Whether you are training an animal to allow you to stick a needle in them, or you are creating a foundation of trust and love with a close friend, if you don't allow them choice and control, or options to participate willingly, there is an inevitable end where the behavior or the relationship will break. With time you can bring it back, until you can't anymore. You never know when that point is until you've reached it, but hopefully with an enlightened point of view, and a willingness to admit fault and grow, with conscious effort to be better, the chances of that are dramatically decreased. Pez-feeding a relationship with cupcakes, crackers, words, or gestures can only sustain it for so long. Allow them the option to choose to be with you; help them fall in "love" and genuinely enjoy your company, so that when the inevitable down slopes of life occur, they know that spending that time with you will make it better.
It's natural to crave a level of intimacy in our relationships that fills our desire to be needed and wanted. Whether we are moving onto a new career, or starting a life with a new family, or even just starting a new relationship with a new soul, we all want to feel "helpful". Sometimes that helpful is to bring an animal comfort and joy when they are around us or see us. Sometimes it's to help a close friend through a tough time, or even an easy time, but simply being there to curse, or listen, or have a tissue or a beer fulfills our sense of duty and obligation. When someone leaves you unexpectedly, it makes you want to crawl into the hole they left behind and stop trying.

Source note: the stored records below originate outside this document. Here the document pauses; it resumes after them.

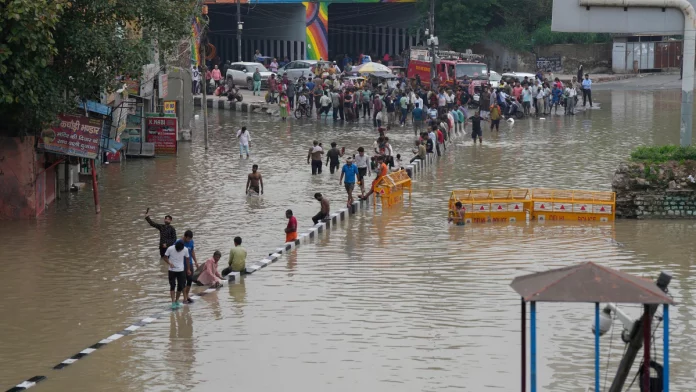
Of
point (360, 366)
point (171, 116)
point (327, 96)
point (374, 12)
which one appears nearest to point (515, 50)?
point (374, 12)

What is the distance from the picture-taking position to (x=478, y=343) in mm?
15594

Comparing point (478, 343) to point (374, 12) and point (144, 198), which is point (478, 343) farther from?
point (374, 12)

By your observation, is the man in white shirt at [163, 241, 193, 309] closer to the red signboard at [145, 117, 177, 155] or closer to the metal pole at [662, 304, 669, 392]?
the metal pole at [662, 304, 669, 392]

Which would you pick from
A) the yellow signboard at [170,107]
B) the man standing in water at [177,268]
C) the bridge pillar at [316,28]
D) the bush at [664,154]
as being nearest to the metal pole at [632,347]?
the man standing in water at [177,268]

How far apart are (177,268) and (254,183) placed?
981cm

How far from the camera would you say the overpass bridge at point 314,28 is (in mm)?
61906

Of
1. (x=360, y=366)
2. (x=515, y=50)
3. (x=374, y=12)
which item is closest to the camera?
(x=360, y=366)

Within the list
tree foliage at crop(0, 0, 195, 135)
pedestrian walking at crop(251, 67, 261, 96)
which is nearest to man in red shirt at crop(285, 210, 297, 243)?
tree foliage at crop(0, 0, 195, 135)

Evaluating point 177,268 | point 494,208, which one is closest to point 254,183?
point 494,208

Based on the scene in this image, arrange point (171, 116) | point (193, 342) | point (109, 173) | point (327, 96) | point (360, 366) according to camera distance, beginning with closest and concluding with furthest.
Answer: point (360, 366), point (193, 342), point (109, 173), point (171, 116), point (327, 96)

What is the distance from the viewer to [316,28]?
62.0 meters

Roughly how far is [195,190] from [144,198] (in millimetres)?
1414

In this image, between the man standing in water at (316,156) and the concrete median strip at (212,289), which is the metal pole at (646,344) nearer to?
the concrete median strip at (212,289)

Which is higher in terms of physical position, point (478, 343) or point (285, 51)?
point (285, 51)
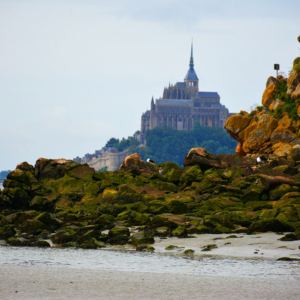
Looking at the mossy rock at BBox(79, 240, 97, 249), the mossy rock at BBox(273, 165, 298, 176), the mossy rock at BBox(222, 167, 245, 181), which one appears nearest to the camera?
the mossy rock at BBox(79, 240, 97, 249)

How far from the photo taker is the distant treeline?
6240 inches

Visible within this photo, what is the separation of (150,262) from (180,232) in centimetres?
334

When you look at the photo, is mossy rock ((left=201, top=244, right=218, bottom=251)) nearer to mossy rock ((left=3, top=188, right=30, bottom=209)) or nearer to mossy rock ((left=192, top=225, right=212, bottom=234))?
mossy rock ((left=192, top=225, right=212, bottom=234))

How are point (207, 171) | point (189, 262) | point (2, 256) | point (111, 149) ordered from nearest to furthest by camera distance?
point (189, 262), point (2, 256), point (207, 171), point (111, 149)

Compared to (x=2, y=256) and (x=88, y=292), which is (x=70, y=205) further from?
(x=88, y=292)

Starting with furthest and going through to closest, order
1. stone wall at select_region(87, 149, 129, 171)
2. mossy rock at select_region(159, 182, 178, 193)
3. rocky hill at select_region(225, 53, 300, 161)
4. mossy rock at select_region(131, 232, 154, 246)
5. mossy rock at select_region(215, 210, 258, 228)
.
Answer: stone wall at select_region(87, 149, 129, 171) → rocky hill at select_region(225, 53, 300, 161) → mossy rock at select_region(159, 182, 178, 193) → mossy rock at select_region(215, 210, 258, 228) → mossy rock at select_region(131, 232, 154, 246)

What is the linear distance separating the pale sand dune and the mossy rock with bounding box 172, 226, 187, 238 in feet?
14.8

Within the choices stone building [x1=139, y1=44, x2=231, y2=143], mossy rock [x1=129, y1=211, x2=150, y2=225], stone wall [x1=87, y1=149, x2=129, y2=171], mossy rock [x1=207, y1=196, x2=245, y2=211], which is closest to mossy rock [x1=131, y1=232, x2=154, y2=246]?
mossy rock [x1=129, y1=211, x2=150, y2=225]

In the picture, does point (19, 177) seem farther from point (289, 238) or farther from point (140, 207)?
point (289, 238)

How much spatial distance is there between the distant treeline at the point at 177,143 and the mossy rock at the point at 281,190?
135 m

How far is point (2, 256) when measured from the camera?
11336 millimetres

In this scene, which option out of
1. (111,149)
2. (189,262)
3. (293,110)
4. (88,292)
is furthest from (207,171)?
(111,149)

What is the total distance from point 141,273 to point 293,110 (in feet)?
74.2

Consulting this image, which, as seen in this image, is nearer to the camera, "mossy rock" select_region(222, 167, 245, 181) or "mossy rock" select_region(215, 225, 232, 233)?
"mossy rock" select_region(215, 225, 232, 233)
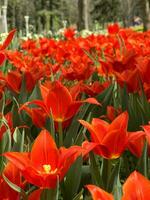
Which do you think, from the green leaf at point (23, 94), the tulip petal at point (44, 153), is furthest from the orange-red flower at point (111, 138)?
the green leaf at point (23, 94)

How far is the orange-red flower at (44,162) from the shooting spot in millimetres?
1011

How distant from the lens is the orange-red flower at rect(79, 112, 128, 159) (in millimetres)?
1155

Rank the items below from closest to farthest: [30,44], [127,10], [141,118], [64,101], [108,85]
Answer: [64,101], [141,118], [108,85], [30,44], [127,10]

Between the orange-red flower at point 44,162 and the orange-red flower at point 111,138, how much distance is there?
0.10m

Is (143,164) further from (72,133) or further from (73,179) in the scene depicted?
(72,133)

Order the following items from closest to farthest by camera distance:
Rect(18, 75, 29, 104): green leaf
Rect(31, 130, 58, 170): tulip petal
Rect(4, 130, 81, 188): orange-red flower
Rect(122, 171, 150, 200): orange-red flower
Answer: Rect(122, 171, 150, 200): orange-red flower → Rect(4, 130, 81, 188): orange-red flower → Rect(31, 130, 58, 170): tulip petal → Rect(18, 75, 29, 104): green leaf

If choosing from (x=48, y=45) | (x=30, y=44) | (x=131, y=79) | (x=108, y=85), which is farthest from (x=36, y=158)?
(x=30, y=44)

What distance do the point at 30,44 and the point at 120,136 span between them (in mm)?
4228

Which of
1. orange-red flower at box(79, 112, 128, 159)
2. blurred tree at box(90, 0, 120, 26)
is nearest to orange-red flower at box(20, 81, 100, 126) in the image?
orange-red flower at box(79, 112, 128, 159)

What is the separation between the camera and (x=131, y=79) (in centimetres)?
177

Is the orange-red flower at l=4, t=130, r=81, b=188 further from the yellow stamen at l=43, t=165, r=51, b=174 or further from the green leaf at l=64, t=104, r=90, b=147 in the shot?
the green leaf at l=64, t=104, r=90, b=147

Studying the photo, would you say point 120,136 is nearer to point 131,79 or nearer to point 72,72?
point 131,79

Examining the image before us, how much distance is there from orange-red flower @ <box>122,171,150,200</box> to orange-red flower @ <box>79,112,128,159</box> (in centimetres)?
24

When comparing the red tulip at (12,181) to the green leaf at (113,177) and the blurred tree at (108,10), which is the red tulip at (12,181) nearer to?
the green leaf at (113,177)
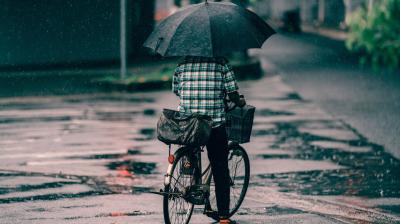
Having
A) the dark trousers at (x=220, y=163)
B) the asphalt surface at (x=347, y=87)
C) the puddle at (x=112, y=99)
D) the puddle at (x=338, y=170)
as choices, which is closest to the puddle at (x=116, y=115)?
the puddle at (x=112, y=99)

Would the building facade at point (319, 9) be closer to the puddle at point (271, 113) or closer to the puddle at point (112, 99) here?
the puddle at point (112, 99)

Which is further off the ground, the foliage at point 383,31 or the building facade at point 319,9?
the foliage at point 383,31

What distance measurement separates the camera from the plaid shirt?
6.74 metres

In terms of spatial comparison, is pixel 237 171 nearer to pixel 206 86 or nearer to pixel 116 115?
pixel 206 86

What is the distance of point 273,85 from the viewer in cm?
2175

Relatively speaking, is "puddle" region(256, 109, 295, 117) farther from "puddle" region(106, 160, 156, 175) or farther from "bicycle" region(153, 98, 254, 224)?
"bicycle" region(153, 98, 254, 224)

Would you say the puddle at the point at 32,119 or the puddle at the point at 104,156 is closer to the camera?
the puddle at the point at 104,156

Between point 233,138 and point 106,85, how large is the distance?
13.3 m

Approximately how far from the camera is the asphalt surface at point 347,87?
560 inches

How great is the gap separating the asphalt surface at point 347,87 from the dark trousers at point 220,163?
4945 millimetres

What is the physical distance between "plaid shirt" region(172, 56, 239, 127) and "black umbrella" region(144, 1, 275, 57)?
0.62 feet

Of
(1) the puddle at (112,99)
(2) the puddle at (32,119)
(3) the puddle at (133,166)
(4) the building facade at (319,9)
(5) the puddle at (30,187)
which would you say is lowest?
(4) the building facade at (319,9)

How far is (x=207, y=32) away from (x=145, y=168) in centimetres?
410

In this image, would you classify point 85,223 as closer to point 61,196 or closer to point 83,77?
point 61,196
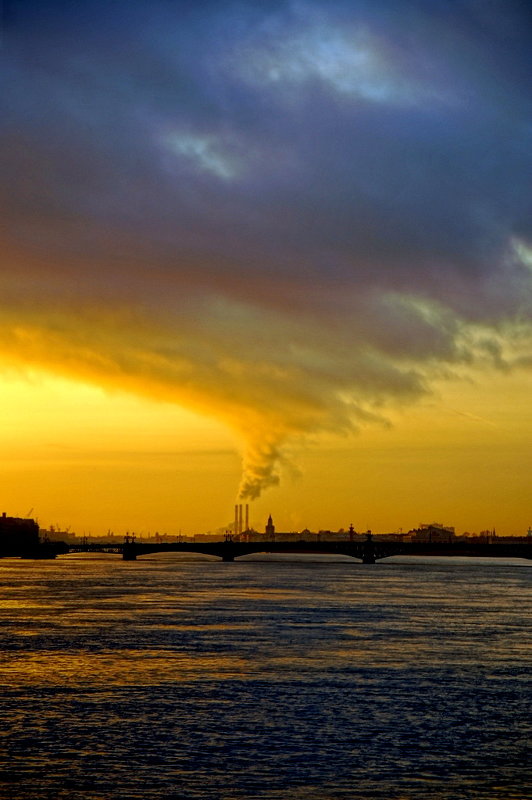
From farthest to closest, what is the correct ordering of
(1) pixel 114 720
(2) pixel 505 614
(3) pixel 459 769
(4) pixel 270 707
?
(2) pixel 505 614 < (4) pixel 270 707 < (1) pixel 114 720 < (3) pixel 459 769

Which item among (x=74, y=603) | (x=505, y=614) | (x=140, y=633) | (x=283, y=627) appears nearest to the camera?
(x=140, y=633)

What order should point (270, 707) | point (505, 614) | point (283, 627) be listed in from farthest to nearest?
point (505, 614), point (283, 627), point (270, 707)

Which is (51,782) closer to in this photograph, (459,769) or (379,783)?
(379,783)

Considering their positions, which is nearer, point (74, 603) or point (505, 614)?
point (505, 614)

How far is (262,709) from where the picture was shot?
136ft

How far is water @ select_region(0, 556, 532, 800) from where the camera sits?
29750 mm

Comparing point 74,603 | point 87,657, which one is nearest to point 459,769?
point 87,657

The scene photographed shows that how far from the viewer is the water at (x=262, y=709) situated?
1171 inches

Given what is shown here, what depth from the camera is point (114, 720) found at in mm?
39000

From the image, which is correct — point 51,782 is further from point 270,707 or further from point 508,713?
point 508,713

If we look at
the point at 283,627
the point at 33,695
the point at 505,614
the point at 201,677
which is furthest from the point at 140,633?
the point at 505,614

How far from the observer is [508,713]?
41250 millimetres

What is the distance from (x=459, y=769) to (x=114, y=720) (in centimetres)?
1405

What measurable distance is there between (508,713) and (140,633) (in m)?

But you can't. Well, you can, and your soul simply won't grow, and for some people that's ok. After enough cycles, we build resilience and a little voice inside drives us to keep going, it feeds us keep going signals even when we have no faith in hope, because we know, that it's ok. We know that it's for a reason and on levels we don't even consciously recognize, there is a comfort in that. It isn't hope that drives us at that point, it's a resilience built from lifetimes of fighting and pushing and growing to where we are now. And for those around us 'old souls' that struggle and fall down and need a hand, we feel obligated to be there for them, sometimes even when all we want is to leave the world behind, because it's the right thing to do.
It may not be the end of the world, but pain is perceived differently by everyone. Who knows why one cryptorchid moose will allow a hand in places that cause grown men to blush, but another won't approach a human they've known for years? One heartbreak might bring a grown man to his knees, whereas a thousand broken hearts leaves a woman standing stronger and unflinching. Until the soul she never thought she'd lose, the one she felt more akin with than her own even, becomes like a will-o-wisp and leaves a tangibly empty hole that brings a pain into her life that infiltrates everything. No matter the pain or anger caused by other fairly substantial events, the repeated phrase is "I think you're more upset about 'her'. Someone who has nothing to do with this event directly." And each time, there is zero denial and 100% acceptance of this statement.
Ultimately we are all stronger than we think. It takes a strong crash to awaken us to it sometimes, or a needle poke to realize where our loyalty is. Is it with the supplier of the cupcake, or have we been cross eyed this entire time? Where do we stand now?